After you track your spending for a month, you should be able to identify ways to slash spending to build up your savings. Savings is a cornerstone of wealth-building because having money in savings will help you cope with the unexpected expenses that always occur in life without turning to credit. Most financial experts recommend that you have at least three months worth of living expenses in an easy to access savings account. That is your first goal in building wealth.
The difference between saving and investing
Saving money usually involves putting money into a low-interest savings account at your bank or credit union that pays a low-interest rate. You will not earn much on this money, but it is kept safe and accessible. Once you have your emergency fund in savings, it is time to start thinking about investing.
Investing money means putting it into stocks, bonds, or mutual funds that are a combination of the two. You can also invest in tangible assets such as real estate or precious metals.
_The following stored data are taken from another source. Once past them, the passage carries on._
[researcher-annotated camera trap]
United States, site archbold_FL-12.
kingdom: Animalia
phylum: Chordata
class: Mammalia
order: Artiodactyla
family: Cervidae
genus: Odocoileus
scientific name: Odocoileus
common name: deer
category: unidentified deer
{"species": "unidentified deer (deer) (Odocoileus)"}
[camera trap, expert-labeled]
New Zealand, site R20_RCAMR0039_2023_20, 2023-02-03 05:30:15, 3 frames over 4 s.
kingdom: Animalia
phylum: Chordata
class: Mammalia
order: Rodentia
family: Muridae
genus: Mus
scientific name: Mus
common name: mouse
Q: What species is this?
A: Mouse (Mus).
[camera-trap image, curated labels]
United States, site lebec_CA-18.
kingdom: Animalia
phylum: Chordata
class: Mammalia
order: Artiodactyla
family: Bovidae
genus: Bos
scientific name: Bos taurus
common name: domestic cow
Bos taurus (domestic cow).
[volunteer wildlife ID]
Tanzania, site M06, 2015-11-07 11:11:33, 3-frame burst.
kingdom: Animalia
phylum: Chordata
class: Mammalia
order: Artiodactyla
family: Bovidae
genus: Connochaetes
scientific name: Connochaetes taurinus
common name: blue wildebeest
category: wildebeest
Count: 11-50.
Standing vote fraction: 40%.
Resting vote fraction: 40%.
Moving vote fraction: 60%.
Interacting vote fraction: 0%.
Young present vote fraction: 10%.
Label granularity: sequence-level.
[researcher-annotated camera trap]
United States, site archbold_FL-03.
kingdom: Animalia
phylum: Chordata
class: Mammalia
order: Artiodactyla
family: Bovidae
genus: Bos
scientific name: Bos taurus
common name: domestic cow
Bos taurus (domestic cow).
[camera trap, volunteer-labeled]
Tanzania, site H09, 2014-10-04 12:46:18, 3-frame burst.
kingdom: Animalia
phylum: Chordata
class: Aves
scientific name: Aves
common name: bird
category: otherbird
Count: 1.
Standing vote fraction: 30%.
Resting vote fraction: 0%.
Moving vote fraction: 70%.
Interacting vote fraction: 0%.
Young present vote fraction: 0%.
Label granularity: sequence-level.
Investing is the best way to grow wealth, but there is always some level of risk involved. When saving for long-term goals, such as retirement, your money has plenty of time to ride the highs and lows of the stock market and make money for you over time.
Once you have established your emergency fund, you should work to reduce debts and spending until you can save at least 20% of your net income each month. When you can do that, you should consider splitting it between savings and investments. Savings above your emergency fund can be used for large purchases in the future, such as a vehicle or the downpayment on a home.
Always take advantage of free money
Many companies now offer some form of a 401k to their employees. This is a retirement plan where the employer matches your retirement savings up to a certain percentage. Always invest at least enough to take advantage of the full amount your company will match. Over time, a 401k that is fully vested can grow into a significant sum of money. When you change jobs, you can roll your 401k into a new retirement account, where it can continue to earn compounding interest.
The power of compounding interest is too often overlooked by those who can benefit the most from it. Those who are still early into their years in the workforce can amass substantial wealth by taking advantage of employer-sponsored savings plans as long as you continue to invest and let the money continue to earn money for you until you reach retirement age.
Starting a modest investment portfolio as soon as possible helps you build wealth while learning about the smartest ways to invest your money. It is easier than ever to invest with many investment companies offering low or no minimum balance to start your investment account. The learning tools on these sites can help you set financial goals and guide your investment choices to meet those goals best.